Taking the records below, count the lines in which "this" appears and supply only the count.

*** PROVIDED RECORDS ***

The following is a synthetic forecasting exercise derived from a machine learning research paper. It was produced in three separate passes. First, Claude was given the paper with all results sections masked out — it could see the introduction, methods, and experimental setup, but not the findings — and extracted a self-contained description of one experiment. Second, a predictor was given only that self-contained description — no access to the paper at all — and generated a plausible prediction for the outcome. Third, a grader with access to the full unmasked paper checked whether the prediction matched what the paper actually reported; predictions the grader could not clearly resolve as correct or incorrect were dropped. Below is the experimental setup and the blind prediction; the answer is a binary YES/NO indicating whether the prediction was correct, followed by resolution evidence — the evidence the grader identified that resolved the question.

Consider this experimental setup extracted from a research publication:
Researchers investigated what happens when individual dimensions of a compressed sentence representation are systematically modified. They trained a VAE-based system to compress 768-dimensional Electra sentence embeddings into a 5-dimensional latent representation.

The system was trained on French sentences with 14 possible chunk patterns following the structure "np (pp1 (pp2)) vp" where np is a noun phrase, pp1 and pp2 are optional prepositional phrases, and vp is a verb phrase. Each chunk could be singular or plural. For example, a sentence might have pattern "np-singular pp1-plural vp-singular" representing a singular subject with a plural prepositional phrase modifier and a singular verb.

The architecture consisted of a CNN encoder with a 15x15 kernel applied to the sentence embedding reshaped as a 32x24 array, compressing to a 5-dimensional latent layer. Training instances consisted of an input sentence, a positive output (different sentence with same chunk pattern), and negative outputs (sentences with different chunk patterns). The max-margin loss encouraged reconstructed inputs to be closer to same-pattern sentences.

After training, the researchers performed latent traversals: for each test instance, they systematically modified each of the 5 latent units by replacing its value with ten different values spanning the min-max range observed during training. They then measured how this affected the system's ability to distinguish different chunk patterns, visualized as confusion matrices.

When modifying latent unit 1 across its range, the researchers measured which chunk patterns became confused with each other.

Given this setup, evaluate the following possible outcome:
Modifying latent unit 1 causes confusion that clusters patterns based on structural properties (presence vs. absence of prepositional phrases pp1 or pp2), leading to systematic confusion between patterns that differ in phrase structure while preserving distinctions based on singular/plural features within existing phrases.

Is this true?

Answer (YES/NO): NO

*** End of PROVIDED RECORDS ***

▸ **FINISHED EXERCISE**
4